Die Meinung, die sich am Ziel glaubt, blockiert das Verstehen, hatte ich oben bereits einmal zitiert.

 

Wir übertragen dieses individuell-biographische „Schlau-Werden“ auch auf das kulturell-geschichtliche, so daß die übliche Überzeugung etwa lautet:

In „primitiven Kulturen“ steht hinter deren Wissungen natürlich keine Wirklichkeit – wie bei unseren Kindern. Deshalb sprechen wir von Aberglaube, wenn wir die Hinterwelt dieser Kulturen mit ihren Göttern, Geistern und ähnlichen Phantastereien beschreiben. 

Das haben wir alles nicht mehr (nötig); hinter unserem wissenschaftlichen Wissen steht die Wirklichkeit in Form der objektiven oder physikalischen Realität.

 

Woher wollen wir das wissen, wenn ein gegenwärtiger Irrtum unmöglich ist?

Daraus ergibt sich doch eher die gegenteilige Konsquenz, daß alle anderen Menschen und Kulturen ebenso wie wir an die Richtigkeit ihrer Überzeugungen glauben müssen. Somit haben sie auch exakt den gleichen Grund, eine „objektive Welt“ anzunehmen bzw. ihre subjektive Welt als objektive mißzuverstehen.. 

 

AD: „Ich muß, wohl im Namen vieler Leser, Einspruch erheben:

Gegenwärtige Irrtümer sind nicht widersprüchlich; wir können uns sehr wohl irren; widersprüchlich würde das erst, wenn wir gleichzeitig wüßten, daß es sich um einen Irrtum handelt.

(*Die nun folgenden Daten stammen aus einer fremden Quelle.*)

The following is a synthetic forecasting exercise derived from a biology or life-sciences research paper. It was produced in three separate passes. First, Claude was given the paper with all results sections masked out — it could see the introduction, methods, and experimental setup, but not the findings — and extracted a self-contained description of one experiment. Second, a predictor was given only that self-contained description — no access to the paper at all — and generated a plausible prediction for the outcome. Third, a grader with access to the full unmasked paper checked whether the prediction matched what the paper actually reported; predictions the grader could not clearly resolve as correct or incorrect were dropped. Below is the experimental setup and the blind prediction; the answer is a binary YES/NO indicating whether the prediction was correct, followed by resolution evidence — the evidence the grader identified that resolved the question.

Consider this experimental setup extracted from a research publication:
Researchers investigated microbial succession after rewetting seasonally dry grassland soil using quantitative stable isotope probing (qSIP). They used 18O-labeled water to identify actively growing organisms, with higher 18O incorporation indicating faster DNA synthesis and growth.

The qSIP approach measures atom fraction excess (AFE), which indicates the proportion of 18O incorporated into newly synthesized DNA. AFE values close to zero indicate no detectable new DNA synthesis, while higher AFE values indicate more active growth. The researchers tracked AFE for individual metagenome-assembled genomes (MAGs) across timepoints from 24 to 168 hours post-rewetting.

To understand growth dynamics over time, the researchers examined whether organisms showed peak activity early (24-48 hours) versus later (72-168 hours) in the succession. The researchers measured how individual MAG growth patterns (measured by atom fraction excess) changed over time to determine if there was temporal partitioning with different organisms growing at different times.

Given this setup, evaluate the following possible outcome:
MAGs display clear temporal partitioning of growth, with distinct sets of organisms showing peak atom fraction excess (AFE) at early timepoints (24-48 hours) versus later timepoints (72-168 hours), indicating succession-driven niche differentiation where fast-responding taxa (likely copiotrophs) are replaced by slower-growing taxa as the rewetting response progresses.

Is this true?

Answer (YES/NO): NO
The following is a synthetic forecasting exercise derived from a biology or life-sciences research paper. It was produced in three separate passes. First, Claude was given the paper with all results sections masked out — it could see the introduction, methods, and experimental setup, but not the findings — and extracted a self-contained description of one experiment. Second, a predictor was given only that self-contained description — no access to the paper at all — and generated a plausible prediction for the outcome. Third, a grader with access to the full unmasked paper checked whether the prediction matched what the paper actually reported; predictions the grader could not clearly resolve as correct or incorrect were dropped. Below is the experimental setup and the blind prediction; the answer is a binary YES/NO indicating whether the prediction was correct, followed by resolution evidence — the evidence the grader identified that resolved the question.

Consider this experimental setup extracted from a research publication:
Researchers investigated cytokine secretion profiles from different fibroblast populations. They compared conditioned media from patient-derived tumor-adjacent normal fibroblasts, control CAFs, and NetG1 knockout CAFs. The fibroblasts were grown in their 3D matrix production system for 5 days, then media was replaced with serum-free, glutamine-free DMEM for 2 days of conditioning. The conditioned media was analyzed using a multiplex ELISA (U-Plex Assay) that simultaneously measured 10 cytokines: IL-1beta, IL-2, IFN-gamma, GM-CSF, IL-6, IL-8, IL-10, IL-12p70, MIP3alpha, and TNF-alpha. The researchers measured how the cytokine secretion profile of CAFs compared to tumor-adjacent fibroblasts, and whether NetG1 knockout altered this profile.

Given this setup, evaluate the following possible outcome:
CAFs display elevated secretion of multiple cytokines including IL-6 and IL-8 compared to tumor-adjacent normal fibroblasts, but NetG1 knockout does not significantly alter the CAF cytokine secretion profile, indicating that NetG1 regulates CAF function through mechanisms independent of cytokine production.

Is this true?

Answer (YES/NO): NO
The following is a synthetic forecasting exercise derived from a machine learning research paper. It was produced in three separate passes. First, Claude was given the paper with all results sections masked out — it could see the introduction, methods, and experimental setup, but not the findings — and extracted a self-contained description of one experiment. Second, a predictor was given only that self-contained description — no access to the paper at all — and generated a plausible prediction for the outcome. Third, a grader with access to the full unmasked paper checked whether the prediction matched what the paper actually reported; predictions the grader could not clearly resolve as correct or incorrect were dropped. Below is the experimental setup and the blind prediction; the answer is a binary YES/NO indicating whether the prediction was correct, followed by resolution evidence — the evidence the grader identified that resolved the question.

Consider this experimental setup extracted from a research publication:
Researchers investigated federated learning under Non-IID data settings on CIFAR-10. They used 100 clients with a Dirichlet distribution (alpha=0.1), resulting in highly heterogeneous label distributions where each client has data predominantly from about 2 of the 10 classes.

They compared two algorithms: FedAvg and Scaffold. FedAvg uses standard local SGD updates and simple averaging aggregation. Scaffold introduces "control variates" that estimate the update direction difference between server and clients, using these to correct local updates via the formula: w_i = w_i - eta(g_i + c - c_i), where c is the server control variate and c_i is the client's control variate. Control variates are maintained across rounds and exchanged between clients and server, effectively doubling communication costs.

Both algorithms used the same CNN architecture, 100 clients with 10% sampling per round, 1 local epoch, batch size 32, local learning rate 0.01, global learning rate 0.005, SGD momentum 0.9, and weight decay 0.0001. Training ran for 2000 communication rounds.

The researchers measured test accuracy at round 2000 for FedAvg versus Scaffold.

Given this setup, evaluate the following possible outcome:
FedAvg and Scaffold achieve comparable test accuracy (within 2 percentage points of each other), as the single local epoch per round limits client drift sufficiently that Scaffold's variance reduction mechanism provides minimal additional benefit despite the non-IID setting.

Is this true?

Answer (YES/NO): NO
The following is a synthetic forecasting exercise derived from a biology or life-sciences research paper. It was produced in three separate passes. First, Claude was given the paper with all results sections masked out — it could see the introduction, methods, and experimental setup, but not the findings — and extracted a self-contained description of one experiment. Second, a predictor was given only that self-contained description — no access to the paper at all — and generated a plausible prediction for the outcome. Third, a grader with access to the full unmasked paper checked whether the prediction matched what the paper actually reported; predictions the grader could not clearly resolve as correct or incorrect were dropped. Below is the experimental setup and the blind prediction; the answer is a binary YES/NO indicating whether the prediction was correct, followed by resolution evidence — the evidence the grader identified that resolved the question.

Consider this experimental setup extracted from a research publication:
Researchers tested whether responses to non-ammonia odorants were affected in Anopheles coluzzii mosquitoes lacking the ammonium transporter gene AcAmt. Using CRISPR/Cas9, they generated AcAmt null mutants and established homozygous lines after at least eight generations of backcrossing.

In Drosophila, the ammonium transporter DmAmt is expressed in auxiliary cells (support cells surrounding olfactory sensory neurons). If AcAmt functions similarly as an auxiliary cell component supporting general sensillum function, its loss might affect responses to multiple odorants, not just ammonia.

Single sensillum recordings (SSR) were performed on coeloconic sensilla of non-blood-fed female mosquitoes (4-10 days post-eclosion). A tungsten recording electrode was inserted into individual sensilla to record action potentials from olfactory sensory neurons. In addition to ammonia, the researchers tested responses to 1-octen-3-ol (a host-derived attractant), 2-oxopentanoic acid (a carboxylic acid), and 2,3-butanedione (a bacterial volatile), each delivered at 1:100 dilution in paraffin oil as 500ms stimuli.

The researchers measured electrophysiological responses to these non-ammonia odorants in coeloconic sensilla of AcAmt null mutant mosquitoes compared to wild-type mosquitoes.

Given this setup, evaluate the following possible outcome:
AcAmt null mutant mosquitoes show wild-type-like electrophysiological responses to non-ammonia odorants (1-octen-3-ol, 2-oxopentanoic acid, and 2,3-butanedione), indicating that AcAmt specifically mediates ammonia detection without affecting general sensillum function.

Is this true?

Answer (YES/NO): YES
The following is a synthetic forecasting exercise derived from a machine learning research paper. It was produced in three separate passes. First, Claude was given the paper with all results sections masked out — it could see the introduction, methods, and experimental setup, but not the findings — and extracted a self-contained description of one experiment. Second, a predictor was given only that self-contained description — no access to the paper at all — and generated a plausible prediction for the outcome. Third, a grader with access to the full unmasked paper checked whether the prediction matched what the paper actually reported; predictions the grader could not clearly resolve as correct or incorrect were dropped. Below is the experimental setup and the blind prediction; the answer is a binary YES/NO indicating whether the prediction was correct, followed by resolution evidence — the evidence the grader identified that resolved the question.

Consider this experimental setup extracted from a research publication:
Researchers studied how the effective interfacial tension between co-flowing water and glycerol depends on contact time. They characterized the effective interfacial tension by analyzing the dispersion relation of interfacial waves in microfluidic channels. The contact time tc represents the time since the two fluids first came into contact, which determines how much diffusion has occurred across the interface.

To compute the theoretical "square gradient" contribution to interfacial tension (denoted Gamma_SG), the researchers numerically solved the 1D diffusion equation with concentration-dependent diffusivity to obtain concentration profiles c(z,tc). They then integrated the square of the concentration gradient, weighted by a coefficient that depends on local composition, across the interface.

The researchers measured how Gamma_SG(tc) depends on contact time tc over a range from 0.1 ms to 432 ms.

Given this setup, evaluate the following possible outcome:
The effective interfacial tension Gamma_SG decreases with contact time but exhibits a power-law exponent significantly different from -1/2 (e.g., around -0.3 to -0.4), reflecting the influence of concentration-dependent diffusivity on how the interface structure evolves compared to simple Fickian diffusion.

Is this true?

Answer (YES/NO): NO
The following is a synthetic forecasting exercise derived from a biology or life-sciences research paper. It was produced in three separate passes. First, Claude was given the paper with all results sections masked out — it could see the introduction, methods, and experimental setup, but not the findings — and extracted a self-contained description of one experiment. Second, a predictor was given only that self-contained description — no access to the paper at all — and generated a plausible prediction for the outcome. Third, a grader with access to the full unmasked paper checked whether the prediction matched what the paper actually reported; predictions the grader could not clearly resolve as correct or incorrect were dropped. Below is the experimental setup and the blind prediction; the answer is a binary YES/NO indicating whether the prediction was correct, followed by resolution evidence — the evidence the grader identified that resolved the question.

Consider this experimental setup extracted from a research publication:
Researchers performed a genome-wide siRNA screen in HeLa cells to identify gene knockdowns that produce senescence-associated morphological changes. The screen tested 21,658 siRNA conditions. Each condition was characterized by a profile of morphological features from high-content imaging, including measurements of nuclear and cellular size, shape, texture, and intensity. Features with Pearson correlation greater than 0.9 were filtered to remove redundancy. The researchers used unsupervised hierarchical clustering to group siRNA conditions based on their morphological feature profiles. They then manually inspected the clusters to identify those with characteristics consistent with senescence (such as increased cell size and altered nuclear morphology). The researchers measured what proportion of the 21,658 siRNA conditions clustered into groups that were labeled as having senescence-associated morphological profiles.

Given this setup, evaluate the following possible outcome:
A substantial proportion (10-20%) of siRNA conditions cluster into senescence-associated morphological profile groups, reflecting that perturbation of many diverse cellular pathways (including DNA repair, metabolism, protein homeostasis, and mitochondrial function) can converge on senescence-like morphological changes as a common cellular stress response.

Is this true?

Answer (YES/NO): NO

Viele unserer Vorfahren glaubten zum Beispiel, die Erde sei eine Scheibe. Damit haben sie sich geirrt; aber das war kein Widerspruch, denn sie wußten nicht, daß die Erde in Wirklichkeit eine Kugel ist.“

Es tut mir leid, aber Sie bestätigen mit Ihrem Einwand meine oben geäußerte Vermutung, im traditionellen Denken komme das Sein-Wollen-wie-Gott zum Ausdruck:

Sie wissen zum Beispiel, daß „die Erde in Wirklichkeit eine Kugel ist“, und maßen sich damit die allgegenwärtige Schau Gottes oder den Blick von nirgendwo und nirgendwann an. Verzichten wir darauf – das ist die postmoderne Bescheidenheit, von der oben die Rede war –, bleibt nur die subjektive Perspektive aus unserem Hier und Jetzt.

 

Begründet läßt sich also nur sagen, daß beispielsweise die Voodoo-Gläubige von der Existenz ihrer Geister und Zombies ebenso überzeugt sind wie wir Abendländer der Moderne von der Existenz unserer objektiven Realität. Ordnen wir erstere einer Hinterwelt zu, wird nicht ersichtlich, weshalb dies bei unserer objektiven Realität anders sein sollte.

Es handelt sich nicht – wie zumeist behauptet wird – um die Unterscheidung zwischen Wissenschaft und Mythos, sondern um den jeweils festen Glauben entweder an diesen oder an jenen Mythos.

Zur Postmoderne gehört es also insbesondere, die abendländische Kultur der Neuzeit nicht mehr als etwas Besonderes, als Fortschritts- oder gar Endziel zu sehen, sondern ebenso wie die anderen Kulturen auch:

Alle Weltbilder oder Mythen sind Versuche, einen Weg zum wahren Leben oder dessen Fülle zu finden.

 

Aber damit stehen wir natürlich vor einem Riesenproblem:

Wenn ein Haitianer verspricht, uns systematisch und stringent, das heißt, möglichst ohne Glaubensbekenntnisse jeglicher Couleur in die Philosophie einzuführen, und dann sein Buch mit der höchst speziellen Voodoo-Realität beginnt, sind wir wahrscheinlich kaum motiviert weiterzulesen.

Sie gehört so zur Haitianischen Hinterwelt wie die objektive Realität zu der unsrigen. Natürlich habe ich ein extremes Beispiel gewählt; aber es ist nicht absurd, sondern lediglich deutlich:

Welchen Bestandteil unseres Weltbilds auch immer wir wählen – Materie, Naturgesetze, Evolution, Urknall . . . –, all das entstammt der traditionellen Hinterwelt der Moderne und entspricht damit den Geistern und Zombies der Voodoo-Kultur

Wenn ein moderner Abendländer verspricht, uns systematisch und stringent, das heißt, möglichst ohne Glaubensbekenntnisse jeglicher Couleur in die Philosophie einzuführen, und dann sein Buch mit Materie, Naturgesetzen, Evolution oder Urknall beginnt, sollten uns demzufolge ähnliche Zweifel befallen.

 

Wir benötigen als verläßliches Fundament für unsere Überlegungen einen „neutralen“ Ausgangspunkt, und müssen dazu die „wissenschaftlichen Weltbilder“ ebenso hinter uns lassen wie die „abergläubischen Mythen“.